What you need to do — Render all of the data below as a Markdown table with two columns, Row and Line, and put each line with its row number in its own row. Leave out blank lines.

Data extracted from a collection
##############################
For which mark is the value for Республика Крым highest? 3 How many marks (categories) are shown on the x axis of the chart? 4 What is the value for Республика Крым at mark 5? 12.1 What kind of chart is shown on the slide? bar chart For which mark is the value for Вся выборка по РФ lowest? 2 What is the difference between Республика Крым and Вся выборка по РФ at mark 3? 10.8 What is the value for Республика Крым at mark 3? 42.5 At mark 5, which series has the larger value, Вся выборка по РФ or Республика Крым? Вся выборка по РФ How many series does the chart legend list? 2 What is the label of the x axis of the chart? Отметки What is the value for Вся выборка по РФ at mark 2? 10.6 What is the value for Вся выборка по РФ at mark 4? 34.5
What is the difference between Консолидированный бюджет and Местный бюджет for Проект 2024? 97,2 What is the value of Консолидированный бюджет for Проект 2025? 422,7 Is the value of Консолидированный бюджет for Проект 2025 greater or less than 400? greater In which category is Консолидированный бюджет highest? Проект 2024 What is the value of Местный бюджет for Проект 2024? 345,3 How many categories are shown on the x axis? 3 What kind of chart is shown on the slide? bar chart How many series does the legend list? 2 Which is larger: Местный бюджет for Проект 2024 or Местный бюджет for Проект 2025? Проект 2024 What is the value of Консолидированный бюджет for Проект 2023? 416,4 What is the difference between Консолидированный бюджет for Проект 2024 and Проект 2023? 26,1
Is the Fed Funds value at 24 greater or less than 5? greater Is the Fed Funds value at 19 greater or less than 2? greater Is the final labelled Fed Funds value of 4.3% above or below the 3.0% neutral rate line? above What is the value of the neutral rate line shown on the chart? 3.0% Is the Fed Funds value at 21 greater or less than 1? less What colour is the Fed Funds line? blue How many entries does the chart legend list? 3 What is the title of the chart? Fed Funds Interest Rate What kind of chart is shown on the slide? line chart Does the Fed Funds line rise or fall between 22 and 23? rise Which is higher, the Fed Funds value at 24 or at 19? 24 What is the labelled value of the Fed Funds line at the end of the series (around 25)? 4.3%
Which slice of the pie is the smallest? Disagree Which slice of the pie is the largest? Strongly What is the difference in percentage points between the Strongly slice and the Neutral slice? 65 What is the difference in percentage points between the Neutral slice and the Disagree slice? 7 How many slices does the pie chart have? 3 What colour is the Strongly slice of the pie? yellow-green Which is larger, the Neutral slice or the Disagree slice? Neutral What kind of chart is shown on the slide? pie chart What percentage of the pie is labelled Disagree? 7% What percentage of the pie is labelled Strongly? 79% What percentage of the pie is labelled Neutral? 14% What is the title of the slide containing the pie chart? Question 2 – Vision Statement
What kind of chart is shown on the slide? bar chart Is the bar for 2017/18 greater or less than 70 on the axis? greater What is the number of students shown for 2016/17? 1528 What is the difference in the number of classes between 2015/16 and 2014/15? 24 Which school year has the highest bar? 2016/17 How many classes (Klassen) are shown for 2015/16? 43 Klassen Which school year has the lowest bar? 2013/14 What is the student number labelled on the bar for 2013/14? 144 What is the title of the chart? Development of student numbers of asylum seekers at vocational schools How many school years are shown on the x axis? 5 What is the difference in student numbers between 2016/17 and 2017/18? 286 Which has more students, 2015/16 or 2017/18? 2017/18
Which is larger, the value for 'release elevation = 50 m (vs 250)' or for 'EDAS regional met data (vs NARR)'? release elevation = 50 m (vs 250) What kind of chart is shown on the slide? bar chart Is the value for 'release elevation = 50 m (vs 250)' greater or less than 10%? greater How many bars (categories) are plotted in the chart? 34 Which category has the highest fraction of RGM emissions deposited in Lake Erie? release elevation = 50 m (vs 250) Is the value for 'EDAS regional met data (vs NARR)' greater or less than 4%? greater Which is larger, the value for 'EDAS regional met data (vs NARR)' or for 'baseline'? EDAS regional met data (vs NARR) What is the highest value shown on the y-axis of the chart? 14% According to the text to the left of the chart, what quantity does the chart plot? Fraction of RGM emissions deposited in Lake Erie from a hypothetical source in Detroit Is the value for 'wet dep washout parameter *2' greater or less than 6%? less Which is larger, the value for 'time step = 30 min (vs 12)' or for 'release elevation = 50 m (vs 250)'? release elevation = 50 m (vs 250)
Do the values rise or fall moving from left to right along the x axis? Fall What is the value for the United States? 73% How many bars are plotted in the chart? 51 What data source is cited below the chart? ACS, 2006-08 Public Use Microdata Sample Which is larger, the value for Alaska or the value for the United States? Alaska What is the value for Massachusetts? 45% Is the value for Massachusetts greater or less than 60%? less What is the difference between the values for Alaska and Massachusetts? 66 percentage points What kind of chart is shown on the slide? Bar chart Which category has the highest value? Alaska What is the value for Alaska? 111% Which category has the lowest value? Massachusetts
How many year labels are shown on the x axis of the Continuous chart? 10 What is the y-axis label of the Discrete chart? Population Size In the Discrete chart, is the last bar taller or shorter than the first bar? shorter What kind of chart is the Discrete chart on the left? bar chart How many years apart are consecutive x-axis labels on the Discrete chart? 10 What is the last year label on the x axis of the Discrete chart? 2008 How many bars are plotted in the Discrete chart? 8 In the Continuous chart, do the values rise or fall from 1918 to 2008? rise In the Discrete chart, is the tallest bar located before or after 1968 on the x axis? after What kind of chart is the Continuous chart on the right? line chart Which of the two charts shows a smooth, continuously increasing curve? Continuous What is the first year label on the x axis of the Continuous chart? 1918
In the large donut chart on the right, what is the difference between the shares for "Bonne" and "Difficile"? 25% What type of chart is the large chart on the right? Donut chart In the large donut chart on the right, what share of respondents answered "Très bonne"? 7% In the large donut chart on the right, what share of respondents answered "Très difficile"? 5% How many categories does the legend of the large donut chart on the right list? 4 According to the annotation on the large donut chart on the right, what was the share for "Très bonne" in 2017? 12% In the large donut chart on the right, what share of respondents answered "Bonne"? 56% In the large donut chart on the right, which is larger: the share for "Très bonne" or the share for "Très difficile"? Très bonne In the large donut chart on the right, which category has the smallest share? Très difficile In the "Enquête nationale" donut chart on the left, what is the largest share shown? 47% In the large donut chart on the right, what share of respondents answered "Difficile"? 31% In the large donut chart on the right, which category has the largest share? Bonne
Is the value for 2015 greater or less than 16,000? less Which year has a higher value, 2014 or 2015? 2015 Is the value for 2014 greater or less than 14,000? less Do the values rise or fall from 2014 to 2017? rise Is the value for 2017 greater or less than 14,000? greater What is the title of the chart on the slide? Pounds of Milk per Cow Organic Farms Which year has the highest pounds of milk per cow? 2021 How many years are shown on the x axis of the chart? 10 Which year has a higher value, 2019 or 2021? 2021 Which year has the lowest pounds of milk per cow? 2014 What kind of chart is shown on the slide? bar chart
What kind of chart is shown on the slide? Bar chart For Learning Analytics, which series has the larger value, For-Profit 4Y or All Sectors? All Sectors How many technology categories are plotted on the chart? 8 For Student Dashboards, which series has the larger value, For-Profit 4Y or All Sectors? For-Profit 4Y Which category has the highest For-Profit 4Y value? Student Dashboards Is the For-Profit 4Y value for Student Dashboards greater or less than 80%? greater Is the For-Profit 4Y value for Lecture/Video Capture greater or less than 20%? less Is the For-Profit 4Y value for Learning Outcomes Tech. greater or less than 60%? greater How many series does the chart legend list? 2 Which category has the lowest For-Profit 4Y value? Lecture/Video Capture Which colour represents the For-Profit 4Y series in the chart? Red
##############################
Response below —
| Row | Line |
|---|---|
| 1 | For which mark is the value for Республика Крым highest? 3 How many marks (categories) are shown on the x axis of the chart? 4 What is the value for Республика Крым at mark 5? 12.1 What kind of chart is shown on the slide? bar chart For which mark is the value for Вся выборка по РФ lowest? 2 What is the difference between Республика Крым and Вся выборка по РФ at mark 3? 10.8 What is the value for Республика Крым at mark 3? 42.5 At mark 5, which series has the larger value, Вся выборка по РФ or Республика Крым? Вся выборка по РФ How many series does the chart legend list? 2 What is the label of the x axis of the chart? Отметки What is the value for Вся выборка по РФ at mark 2? 10.6 What is the value for Вся выборка по РФ at mark 4? 34.5 |
| 2 | What is the difference between Консолидированный бюджет and Местный бюджет for Проект 2024? 97,2 What is the value of Консолидированный бюджет for Проект 2025? 422,7 Is the value of Консолидированный бюджет for Проект 2025 greater or less than 400? greater In which category is Консолидированный бюджет highest? Проект 2024 What is the value of Местный бюджет for Проект 2024? 345,3 How many categories are shown on the x axis? 3 What kind of chart is shown on the slide? bar chart How many series does the legend list? 2 Which is larger: Местный бюджет for Проект 2024 or Местный бюджет for Проект 2025? Проект 2024 What is the value of Консолидированный бюджет for Проект 2023? 416,4 What is the difference between Консолидированный бюджет for Проект 2024 and Проект 2023? 26,1 |
| 3 | Is the Fed Funds value at 24 greater or less than 5? greater Is the Fed Funds value at 19 greater or less than 2? greater Is the final labelled Fed Funds value of 4.3% above or below the 3.0% neutral rate line? above What is the value of the neutral rate line shown on the chart? 3.0% Is the Fed Funds value at 21 greater or less than 1? less What colour is the Fed Funds line? blue How many entries does the chart legend list? 3 What is the title of the chart? Fed Funds Interest Rate What kind of chart is shown on the slide? line chart Does the Fed Funds line rise or fall between 22 and 23? rise Which is higher, the Fed Funds value at 24 or at 19? 24 What is the labelled value of the Fed Funds line at the end of the series (around 25)? 4.3% |
| 4 | Which slice of the pie is the smallest? Disagree Which slice of the pie is the largest? Strongly What is the difference in percentage points between the Strongly slice and the Neutral slice? 65 What is the difference in percentage points between the Neutral slice and the Disagree slice? 7 How many slices does the pie chart have? 3 What colour is the Strongly slice of the pie? yellow-green Which is larger, the Neutral slice or the Disagree slice? Neutral What kind of chart is shown on the slide? pie chart What percentage of the pie is labelled Disagree? 7% What percentage of the pie is labelled Strongly? 79% What percentage of the pie is labelled Neutral? 14% What is the title of the slide containing the pie chart? Question 2 – Vision Statement |
| 5 | What kind of chart is shown on the slide? bar chart Is the bar for 2017/18 greater or less than 70 on the axis? greater What is the number of students shown for 2016/17? 1528 What is the difference in the number of classes between 2015/16 and 2014/15? 24 Which school year has the highest bar? 2016/17 How many classes (Klassen) are shown for 2015/16? 43 Klassen Which school year has the lowest bar? 2013/14 What is the student number labelled on the bar for 2013/14? 144 What is the title of the chart? Development of student numbers of asylum seekers at vocational schools How many school years are shown on the x axis? 5 What is the difference in student numbers between 2016/17 and 2017/18? 286 Which has more students, 2015/16 or 2017/18? 2017/18 |
| 6 | Which is larger, the value for 'release elevation = 50 m (vs 250)' or for 'EDAS regional met data (vs NARR)'? release elevation = 50 m (vs 250) What kind of chart is shown on the slide? bar chart Is the value for 'release elevation = 50 m (vs 250)' greater or less than 10%? greater How many bars (categories) are plotted in the chart? 34 Which category has the highest fraction of RGM emissions deposited in Lake Erie? release elevation = 50 m (vs 250) Is the value for 'EDAS regional met data (vs NARR)' greater or less than 4%? greater Which is larger, the value for 'EDAS regional met data (vs NARR)' or for 'baseline'? EDAS regional met data (vs NARR) What is the highest value shown on the y-axis of the chart? 14% According to the text to the left of the chart, what quantity does the chart plot? Fraction of RGM emissions deposited in Lake Erie from a hypothetical source in Detroit Is the value for 'wet dep washout parameter *2' greater or less than 6%? less Which is larger, the value for 'time step = 30 min (vs 12)' or for 'release elevation = 50 m (vs 250)'? release elevation = 50 m (vs 250) |
| 7 | Do the values rise or fall moving from left to right along the x axis? Fall What is the value for the United States? 73% How many bars are plotted in the chart? 51 What data source is cited below the chart? ACS, 2006-08 Public Use Microdata Sample Which is larger, the value for Alaska or the value for the United States? Alaska What is the value for Massachusetts? 45% Is the value for Massachusetts greater or less than 60%? less What is the difference between the values for Alaska and Massachusetts? 66 percentage points What kind of chart is shown on the slide? Bar chart Which category has the highest value? Alaska What is the value for Alaska? 111% Which category has the lowest value? Massachusetts |
| 8 | How many year labels are shown on the x axis of the Continuous chart? 10 What is the y-axis label of the Discrete chart? Population Size In the Discrete chart, is the last bar taller or shorter than the first bar? shorter What kind of chart is the Discrete chart on the left? bar chart How many years apart are consecutive x-axis labels on the Discrete chart? 10 What is the last year label on the x axis of the Discrete chart? 2008 How many bars are plotted in the Discrete chart? 8 In the Continuous chart, do the values rise or fall from 1918 to 2008? rise In the Discrete chart, is the tallest bar located before or after 1968 on the x axis? after What kind of chart is the Continuous chart on the right? line chart Which of the two charts shows a smooth, continuously increasing curve? Continuous What is the first year label on the x axis of the Continuous chart? 1918 |
| 9 | In the large donut chart on the right, what is the difference between the shares for "Bonne" and "Difficile"? 25% What type of chart is the large chart on the right? Donut chart In the large donut chart on the right, what share of respondents answered "Très bonne"? 7% In the large donut chart on the right, what share of respondents answered "Très difficile"? 5% How many categories does the legend of the large donut chart on the right list? 4 According to the annotation on the large donut chart on the right, what was the share for "Très bonne" in 2017? 12% In the large donut chart on the right, what share of respondents answered "Bonne"? 56% In the large donut chart on the right, which is larger: the share for "Très bonne" or the share for "Très difficile"? Très bonne In the large donut chart on the right, which category has the smallest share? Très difficile In the "Enquête nationale" donut chart on the left, what is the largest share shown? 47% In the large donut chart on the right, what share of respondents answered "Difficile"? 31% In the large donut chart on the right, which category has the largest share? Bonne |
| 10 | Is the value for 2015 greater or less than 16,000? less Which year has a higher value, 2014 or 2015? 2015 Is the value for 2014 greater or less than 14,000? less Do the values rise or fall from 2014 to 2017? rise Is the value for 2017 greater or less than 14,000? greater What is the title of the chart on the slide? Pounds of Milk per Cow Organic Farms Which year has the highest pounds of milk per cow? 2021 How many years are shown on the x axis of the chart? 10 Which year has a higher value, 2019 or 2021? 2021 Which year has the lowest pounds of milk per cow? 2014 What kind of chart is shown on the slide? bar chart |
| 11 | What kind of chart is shown on the slide? Bar chart For Learning Analytics, which series has the larger value, For-Profit 4Y or All Sectors? All Sectors How many technology categories are plotted on the chart? 8 For Student Dashboards, which series has the larger value, For-Profit 4Y or All Sectors? For-Profit 4Y Which category has the highest For-Profit 4Y value? Student Dashboards Is the For-Profit 4Y value for Student Dashboards greater or less than 80%? greater Is the For-Profit 4Y value for Lecture/Video Capture greater or less than 20%? less Is the For-Profit 4Y value for Learning Outcomes Tech. greater or less than 60%? greater How many series does the chart legend list? 2 Which category has the lowest For-Profit 4Y value? Lecture/Video Capture Which colour represents the For-Profit 4Y series in the chart? Red |